Es cierto que, en muchas ocasiones, se “abusa” a la hora de exigir a la escuela que corrija comportamientos y actitudes nocivas que tienen su origen, y su continuidad, en otros ámbitos o estamentos. Es cierto que la escuela “no puede solucionarlo todo”. Pero esta verdad tampoco puede servir de pretexto para justificar la inacción, la indiferencia o la falta de implicación. El acoso escolar es (sobre todo) un problema educativo. De primer orden. Y el sistema tiene la obligación de ofrecer una respuesta integral a la altura de la dimensión de su impacto. Desgraciadamente, esto no sucede. La administración educativa practica lo que podríamos definir como una “indiferencia con remordimientos”. Es la actitud de aquel que, siendo consciente de la dificultad que entraña abordar con seriedad un problema muy grave, prefiere ignorarlo y disimular para aliviar su conciencia. El MEFP es un perfecto avestruz con su cabeza plácidamente oculta. Cuando al Ministerio se pone a “escribir”, el acoso escolar aparece como una preocupación; pero cuando le toca actuar, ya “no es para tanto”. Eso se deduce de sus acciones. Para combatir el acoso escolar, el Ministerio ha elaborado un “protocolo” y ha designado en cada centro un “coordinador de bienestar”. El documento, muy extenso, es un inservible manual de cómo se deben rellenar impresos y documentos cuando se tiene conocimiento de algún caso de acoso escolar en el centro. Es, sencillamente, el sentido común trasladado a los procedimientos administrativos. Pero pasa de puntillas, sin aportar ninguna medida digna de mención, sobre cómo mejorar la capacidad de detección, y lo que es más importante, sobre como involucrar al conjunto de la comunidad educativa en la tarea de “aislar psicológica y socialmente” a los acosadores. La implantación de la figura del coordinador de bienestar es (casi) insultante. Pretender que un profesor del Claustro, además de impartir sus clases y atender el resto de funciones docentes, pueda hacer algo positivo en la práctica dedicando a este menester dos horas semanales es bochornoso. No se puede vaciar el mar Mediterráneo con una cucharilla de café (aunque se saque algo de agua)

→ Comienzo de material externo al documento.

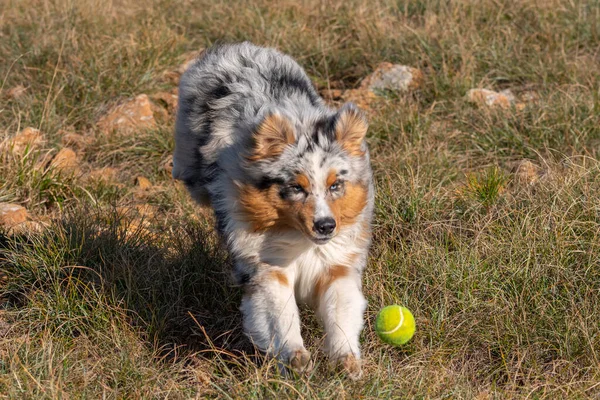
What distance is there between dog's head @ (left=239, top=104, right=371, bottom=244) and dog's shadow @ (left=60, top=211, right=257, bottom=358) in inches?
41.9

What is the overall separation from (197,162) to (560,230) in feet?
8.13

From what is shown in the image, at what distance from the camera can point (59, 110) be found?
862cm

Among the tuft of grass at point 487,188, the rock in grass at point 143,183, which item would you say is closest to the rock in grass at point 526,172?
the tuft of grass at point 487,188

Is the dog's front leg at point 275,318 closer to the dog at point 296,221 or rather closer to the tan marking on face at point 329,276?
the dog at point 296,221

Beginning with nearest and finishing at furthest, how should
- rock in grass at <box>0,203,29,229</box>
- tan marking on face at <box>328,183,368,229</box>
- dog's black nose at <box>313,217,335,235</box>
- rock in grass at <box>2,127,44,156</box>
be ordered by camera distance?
dog's black nose at <box>313,217,335,235</box> < tan marking on face at <box>328,183,368,229</box> < rock in grass at <box>0,203,29,229</box> < rock in grass at <box>2,127,44,156</box>

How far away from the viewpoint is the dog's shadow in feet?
18.4

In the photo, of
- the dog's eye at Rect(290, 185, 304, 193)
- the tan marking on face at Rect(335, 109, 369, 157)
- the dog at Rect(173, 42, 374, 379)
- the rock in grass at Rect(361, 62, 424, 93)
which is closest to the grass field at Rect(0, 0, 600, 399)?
the rock in grass at Rect(361, 62, 424, 93)

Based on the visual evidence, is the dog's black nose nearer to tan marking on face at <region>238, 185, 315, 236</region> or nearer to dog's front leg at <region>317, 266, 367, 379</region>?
tan marking on face at <region>238, 185, 315, 236</region>

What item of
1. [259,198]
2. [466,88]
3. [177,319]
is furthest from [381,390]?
[466,88]

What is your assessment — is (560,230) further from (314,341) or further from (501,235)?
(314,341)

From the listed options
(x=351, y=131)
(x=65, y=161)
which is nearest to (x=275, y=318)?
(x=351, y=131)

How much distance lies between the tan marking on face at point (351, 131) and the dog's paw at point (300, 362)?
1.18 meters

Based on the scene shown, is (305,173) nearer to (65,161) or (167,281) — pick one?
(167,281)

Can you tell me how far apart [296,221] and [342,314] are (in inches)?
22.6
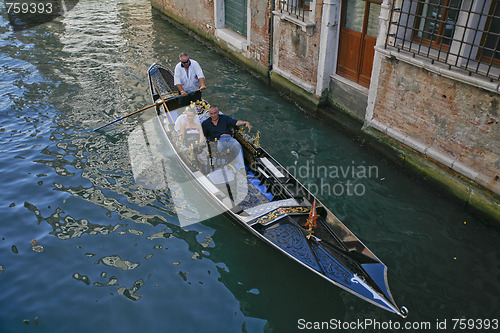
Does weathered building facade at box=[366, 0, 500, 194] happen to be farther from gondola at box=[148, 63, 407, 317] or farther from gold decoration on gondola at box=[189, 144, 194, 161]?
gold decoration on gondola at box=[189, 144, 194, 161]

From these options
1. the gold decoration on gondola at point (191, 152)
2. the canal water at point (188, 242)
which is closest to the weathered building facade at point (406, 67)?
the canal water at point (188, 242)

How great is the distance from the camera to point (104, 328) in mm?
4512

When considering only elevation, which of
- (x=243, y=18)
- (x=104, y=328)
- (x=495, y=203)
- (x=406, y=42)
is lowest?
(x=104, y=328)

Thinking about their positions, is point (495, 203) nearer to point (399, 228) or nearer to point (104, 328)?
point (399, 228)

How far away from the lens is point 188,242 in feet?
18.6

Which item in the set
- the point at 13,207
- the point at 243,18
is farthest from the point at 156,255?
the point at 243,18

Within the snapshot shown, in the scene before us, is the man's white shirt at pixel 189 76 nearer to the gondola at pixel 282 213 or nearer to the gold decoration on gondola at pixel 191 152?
the gondola at pixel 282 213

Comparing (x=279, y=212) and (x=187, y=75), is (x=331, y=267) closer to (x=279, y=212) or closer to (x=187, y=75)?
(x=279, y=212)

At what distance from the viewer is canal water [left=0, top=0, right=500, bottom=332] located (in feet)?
15.3

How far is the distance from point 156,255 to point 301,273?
1.92m

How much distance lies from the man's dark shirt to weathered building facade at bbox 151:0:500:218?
2679 mm

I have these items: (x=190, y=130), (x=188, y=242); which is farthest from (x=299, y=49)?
(x=188, y=242)

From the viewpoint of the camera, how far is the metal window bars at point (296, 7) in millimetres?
8741

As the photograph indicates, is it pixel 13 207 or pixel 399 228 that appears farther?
pixel 13 207
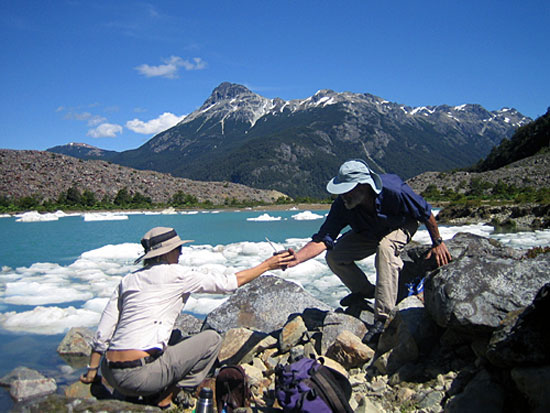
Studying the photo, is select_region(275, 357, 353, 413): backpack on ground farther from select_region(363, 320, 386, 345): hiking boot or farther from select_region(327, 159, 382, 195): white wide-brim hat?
select_region(327, 159, 382, 195): white wide-brim hat

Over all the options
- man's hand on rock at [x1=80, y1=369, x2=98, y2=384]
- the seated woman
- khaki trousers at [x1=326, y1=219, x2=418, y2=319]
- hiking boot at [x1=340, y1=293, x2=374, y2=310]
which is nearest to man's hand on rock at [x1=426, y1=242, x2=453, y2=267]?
khaki trousers at [x1=326, y1=219, x2=418, y2=319]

La conclusión es que el Ministerio dice que quiere luchar contra el acoso escolar, pero no está dispuesto a invertir los recursos necesarios para esta finalidad (es como los malos estudiantes que dicen querer aprobar, pero se niegan a estudiar). Nosotros consideramos que la lucha contra el acoso escolar debe ser considerada como una prioridad del sistema educativo. Y por ello es preciso diseñar y desarrollar un Plan Integral que abarque todos los ámbitos en los que se puede (y debe) actuar con los recursos suficientes para obtener resultados tangibles. No hay que inventar gran cosa. Los fundamentos del famoso y efectivo programa “Kiva”, debidamente adecuados a nuestra realidad, puede ser un buen punto de partida. Es preciso invertir en formación. Es urgente un Plan de Formación que abarque a todos los miembros de la comunidad educativa (profesores, personal de servicios, alumnos y familias), para saber prevenir, detectar las relaciones tóxicas; y, sobre todo, para saber cómo actuar eficazmente frente a los observadores (piedra angular del éxito de toda relación de “dominio”). Pero también es preciso dotar a cada uno de los centros de personal cualificado y dedicado específicamente a desarrollar este programa.
El modelo “ahorrativo” del Ministerio del conocido “hombre/mujer orquesta” que vale para todo, termina no valiendo para nada (basta con tener un mínimo sentido de la observación para comprobarlo). Es verdad que todo esto cuesta dinero. Mucho dinero. Lo que cabe preguntarse es hasta qué punto están concienciados quienes toman las decisiones políticas de la importancia que tiene el acoso escolar, como para asumir el coste de esta inversión. Para nosotros, resulta muy evidente: erradicar el acoso escolar, no tiene precio.